The deck off the master bedroom - located directly below the rear deck - was also updated and extended to match the deck above. The side deck and connections between the decks were brought up to code. Yoshida says the entire project was more involved and costly than they originally planned (he declines to share the final cost of the remodel), but worth all the time and effort.
"We're definitely outside more," he says. "It's more enjoyable now."
Choosing a design that works for you
If you're considering changes to your outdoor living space, architect and designer Alan Ohashi suggests answering the following questions before settling on the design:
How will I use this space? Simple activities like reading outdoors require space for lounge chairs and maybe an umbrella or awning, while an outdoor kitchen can require electrical and plumbing upgrades. If you love fresh herbs and vegetables, you might want a kitchen garden in an area of your yard that enjoys lots of sun. Make a list of your favorite outdoor activities and discuss your needs with your design professional.
Any special features or safety issues? Children and pets present safety issues to consider, says Ohashi. "Having a continuous fenced or gated outdoor space is critical," he stresses. You might also want to incorporate built-in benches to give your pets a shady spot for an afternoon nap or a kid-friendly garden. When kids or pets are present, also make sure to include safety precautions for any water features.
Where are the property lines? Contact your local planning department before you design your project. This is a crucial step that helps avoid problems with neighbors and "surprise" costs down the line. "They dictate not only the design and location of fences, but the height of fences, too," Ohashi says. In addition to knowing your property lines, make sure to gather information on any setbacks, easements and underground utilities involved with your property.
Is there an irrigation plan? If you want to include plants and flowers in your upgraded patio or deck, think about your irrigation needs before construction begins. Water conservation is another issue. "We get into that more and more these days because homeowners want rain-catch systems," Ohashi says. Incorporating native and low-water plants into your design and using an irrigation system that reduces runoff and overspraying are a few ways you can make your outdoor living space eco-friendly.
How will the design relate to my house? Consider how your patio or deck relates to your house in terms of looks and materials. "I always like to use a material or design element of the house in the landscaping to create a resonance," Ohashi says. Some materials require more maintenance, so know how much time you're willing to devote to upkeep.
Durable deck wood
Nicknamed "ironwood," ipe (pronounced EE-pay) is a South American hardwood that's resistant to fire, insects, moisture and splintering, making it ideal for decks and outdoor furniture.
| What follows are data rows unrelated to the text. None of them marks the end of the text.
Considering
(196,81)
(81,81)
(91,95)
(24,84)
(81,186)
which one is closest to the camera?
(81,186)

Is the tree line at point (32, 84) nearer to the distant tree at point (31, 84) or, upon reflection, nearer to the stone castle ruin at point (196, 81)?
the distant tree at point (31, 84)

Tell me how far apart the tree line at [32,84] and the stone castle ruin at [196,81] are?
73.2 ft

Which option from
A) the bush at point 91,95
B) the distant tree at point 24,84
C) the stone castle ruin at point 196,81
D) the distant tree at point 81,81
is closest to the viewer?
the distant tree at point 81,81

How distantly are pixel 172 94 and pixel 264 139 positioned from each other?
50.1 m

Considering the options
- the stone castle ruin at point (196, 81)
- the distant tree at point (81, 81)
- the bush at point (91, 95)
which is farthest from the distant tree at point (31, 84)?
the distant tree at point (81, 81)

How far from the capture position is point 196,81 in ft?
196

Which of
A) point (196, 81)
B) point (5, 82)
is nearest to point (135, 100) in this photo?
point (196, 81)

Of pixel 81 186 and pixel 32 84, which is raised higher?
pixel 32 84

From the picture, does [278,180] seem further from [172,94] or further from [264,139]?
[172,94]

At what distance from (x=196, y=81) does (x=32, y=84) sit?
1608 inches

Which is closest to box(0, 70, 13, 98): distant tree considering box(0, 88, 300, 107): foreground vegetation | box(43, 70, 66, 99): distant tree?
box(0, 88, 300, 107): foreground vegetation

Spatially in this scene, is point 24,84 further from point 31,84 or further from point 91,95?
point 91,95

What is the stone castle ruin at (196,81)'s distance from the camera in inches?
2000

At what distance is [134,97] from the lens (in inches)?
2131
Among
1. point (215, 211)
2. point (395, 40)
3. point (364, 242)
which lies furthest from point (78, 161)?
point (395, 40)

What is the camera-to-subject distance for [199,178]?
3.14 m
As with any wood product, ipe that has been certified by the Forest Stewardship Council comes from companies that adhere to environmentally responsible, socially beneficial and economically viable practices, according to the council's Web site. Because it grows fast, ipe is also more abundant than mahogany and other exotic woods.
Because it's so hard, Ipe can be difficult to work with; it requires special saw blades and deck screws. It's also more expensive than other deck woods, although in the long run its durability saves money and resources.
When sealed, ipe retains its rich, warm tones; unsealed, it weathers to a silvery gray. Boards have a uniform appearance with no knots.
"It's a tough wood but it gives you a beautiful look," says architect Alan Ohashi.
"The ipe just gave the whole thing class," says general contractor Steve Schliff.